For years now, our police officials and neighbors have had to wait, wait longer, then wait even longer for lab results from criminal cases.
The most recent case to impact our community is the investigation into a baby boy’s death at a local day care facility.
In September, a state investigation revealed that a care provider gave the “fussy” baby a painkiller before putting him down for a nap from which he never woke. But the criminal investigation, and final determination of the cause of death, still hangs in the balance. Did the little boy die of SIDS, a congenital defect, or was it the painkiller?

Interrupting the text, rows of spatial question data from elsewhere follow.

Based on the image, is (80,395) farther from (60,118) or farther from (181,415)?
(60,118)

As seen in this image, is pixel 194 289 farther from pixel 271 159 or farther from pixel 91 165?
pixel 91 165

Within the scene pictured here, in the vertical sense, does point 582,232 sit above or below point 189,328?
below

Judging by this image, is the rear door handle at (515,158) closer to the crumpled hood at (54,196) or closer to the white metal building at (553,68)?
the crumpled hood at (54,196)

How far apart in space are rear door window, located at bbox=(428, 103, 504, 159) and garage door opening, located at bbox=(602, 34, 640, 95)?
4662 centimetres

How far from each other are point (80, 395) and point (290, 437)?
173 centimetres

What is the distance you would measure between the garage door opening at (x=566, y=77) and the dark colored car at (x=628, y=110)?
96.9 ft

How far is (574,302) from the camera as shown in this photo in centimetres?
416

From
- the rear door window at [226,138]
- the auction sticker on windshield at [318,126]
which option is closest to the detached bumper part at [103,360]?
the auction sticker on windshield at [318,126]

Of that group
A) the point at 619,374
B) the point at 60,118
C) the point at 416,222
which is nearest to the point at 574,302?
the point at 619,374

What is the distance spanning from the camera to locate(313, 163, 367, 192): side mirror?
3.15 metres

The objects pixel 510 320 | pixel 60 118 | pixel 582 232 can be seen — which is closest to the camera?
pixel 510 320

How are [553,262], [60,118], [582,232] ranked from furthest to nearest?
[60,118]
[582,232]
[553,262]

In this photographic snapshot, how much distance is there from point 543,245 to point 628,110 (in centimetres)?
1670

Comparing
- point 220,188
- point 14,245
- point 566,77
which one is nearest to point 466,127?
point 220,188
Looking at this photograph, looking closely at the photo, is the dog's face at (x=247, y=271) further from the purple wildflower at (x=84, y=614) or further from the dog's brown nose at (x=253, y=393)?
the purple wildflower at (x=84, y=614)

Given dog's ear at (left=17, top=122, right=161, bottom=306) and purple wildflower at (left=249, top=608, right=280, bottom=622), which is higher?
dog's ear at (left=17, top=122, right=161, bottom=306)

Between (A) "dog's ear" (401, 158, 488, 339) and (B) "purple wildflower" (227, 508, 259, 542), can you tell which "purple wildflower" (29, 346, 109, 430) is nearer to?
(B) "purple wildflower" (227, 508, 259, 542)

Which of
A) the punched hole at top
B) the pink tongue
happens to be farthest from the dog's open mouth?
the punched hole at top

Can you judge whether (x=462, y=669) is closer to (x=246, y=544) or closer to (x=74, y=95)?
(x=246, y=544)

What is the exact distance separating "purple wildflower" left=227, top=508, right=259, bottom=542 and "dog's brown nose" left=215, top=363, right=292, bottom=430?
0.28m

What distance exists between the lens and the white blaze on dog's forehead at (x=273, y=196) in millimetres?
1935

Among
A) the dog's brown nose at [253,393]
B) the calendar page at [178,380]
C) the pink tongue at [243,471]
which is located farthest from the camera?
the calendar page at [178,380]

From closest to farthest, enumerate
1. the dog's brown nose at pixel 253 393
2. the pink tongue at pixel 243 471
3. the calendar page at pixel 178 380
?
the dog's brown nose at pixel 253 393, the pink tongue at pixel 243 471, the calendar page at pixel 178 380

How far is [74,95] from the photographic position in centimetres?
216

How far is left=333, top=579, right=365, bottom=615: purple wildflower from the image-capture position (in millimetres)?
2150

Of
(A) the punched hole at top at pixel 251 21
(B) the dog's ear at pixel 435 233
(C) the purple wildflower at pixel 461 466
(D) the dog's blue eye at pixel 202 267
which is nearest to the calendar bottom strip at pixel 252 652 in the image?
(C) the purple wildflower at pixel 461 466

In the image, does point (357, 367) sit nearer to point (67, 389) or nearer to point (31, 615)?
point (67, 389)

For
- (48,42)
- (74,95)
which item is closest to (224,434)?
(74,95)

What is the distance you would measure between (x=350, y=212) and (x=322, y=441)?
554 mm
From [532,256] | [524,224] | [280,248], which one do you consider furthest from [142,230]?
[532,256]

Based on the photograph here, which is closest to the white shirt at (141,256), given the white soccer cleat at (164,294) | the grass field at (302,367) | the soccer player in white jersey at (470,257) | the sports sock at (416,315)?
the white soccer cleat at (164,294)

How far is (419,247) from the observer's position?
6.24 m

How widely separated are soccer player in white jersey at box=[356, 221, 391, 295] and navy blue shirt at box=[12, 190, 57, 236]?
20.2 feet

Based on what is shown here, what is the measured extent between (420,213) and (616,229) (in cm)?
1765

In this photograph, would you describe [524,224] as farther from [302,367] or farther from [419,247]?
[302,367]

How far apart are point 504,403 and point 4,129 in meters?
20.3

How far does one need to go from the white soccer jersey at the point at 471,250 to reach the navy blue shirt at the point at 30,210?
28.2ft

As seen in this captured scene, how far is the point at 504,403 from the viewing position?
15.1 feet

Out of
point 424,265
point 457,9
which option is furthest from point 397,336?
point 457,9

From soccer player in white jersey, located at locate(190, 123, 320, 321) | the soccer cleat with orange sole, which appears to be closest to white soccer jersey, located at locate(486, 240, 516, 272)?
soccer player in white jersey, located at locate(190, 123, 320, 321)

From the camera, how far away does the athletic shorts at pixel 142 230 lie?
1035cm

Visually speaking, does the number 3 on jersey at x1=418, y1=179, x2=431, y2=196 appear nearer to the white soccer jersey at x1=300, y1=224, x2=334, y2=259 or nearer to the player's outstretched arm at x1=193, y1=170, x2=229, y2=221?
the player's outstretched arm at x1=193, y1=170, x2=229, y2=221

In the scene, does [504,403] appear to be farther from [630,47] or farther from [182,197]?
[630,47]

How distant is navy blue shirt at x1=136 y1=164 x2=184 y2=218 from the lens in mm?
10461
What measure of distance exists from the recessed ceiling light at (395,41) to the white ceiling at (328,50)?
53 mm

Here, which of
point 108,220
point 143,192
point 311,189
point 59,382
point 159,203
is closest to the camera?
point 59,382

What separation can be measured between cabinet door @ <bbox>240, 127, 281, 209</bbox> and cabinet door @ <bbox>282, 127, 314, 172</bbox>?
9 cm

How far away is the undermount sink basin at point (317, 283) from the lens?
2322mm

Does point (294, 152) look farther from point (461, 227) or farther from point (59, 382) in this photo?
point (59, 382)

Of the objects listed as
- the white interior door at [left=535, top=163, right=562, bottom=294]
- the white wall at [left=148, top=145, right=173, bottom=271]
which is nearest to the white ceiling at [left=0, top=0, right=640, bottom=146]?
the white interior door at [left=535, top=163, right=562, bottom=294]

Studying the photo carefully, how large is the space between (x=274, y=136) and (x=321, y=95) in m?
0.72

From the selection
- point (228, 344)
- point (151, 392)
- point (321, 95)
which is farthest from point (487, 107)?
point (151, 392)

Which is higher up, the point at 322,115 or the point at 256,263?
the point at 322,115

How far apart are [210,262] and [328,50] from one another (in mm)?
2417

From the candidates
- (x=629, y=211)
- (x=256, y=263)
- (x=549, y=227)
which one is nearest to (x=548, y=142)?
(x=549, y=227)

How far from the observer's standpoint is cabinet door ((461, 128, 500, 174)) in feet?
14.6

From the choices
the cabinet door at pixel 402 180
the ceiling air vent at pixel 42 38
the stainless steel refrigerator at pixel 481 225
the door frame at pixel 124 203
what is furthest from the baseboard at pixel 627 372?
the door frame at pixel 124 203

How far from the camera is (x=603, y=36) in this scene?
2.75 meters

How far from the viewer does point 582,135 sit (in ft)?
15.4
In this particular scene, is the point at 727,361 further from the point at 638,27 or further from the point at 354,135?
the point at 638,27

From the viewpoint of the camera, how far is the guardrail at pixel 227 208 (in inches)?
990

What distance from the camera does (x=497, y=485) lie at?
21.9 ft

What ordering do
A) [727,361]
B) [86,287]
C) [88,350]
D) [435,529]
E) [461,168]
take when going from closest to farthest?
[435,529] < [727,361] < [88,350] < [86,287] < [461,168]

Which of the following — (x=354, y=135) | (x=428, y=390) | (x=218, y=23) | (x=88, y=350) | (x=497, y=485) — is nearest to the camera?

We don’t know. Why? The toxicology and other results from the baby’s autopsy are pending at one of three state labs that handle such specimens.
That’s more than three months of waiting for the day care provider, for the baby’s grieving family and for law enforcement.
But, wait, sayeth the director of the state lab — that’s a better turnaround time than it was just a few years ago.
Whew. What a relief.
Now, instead of waiting six to nine months, results are often back in three months — or longer — depending upon the situation. And, if we’re willing to wait until 2016, there may only be a 30-day turnaround. Maybe.
This level of service is just not acceptable.
Because of this notorious backlog, some communities in Michigan are looking into the possibility of opening their own crime labs.
We urge our county officials to consider the possibility of creating its own county, or tri-county, lab that could service our needs more quickly and efficiently. Crimes would be solved more quickly, families would get more immediate answers and justice would be swifter.
While the upfront investment would be costly, that investment could pay off in time.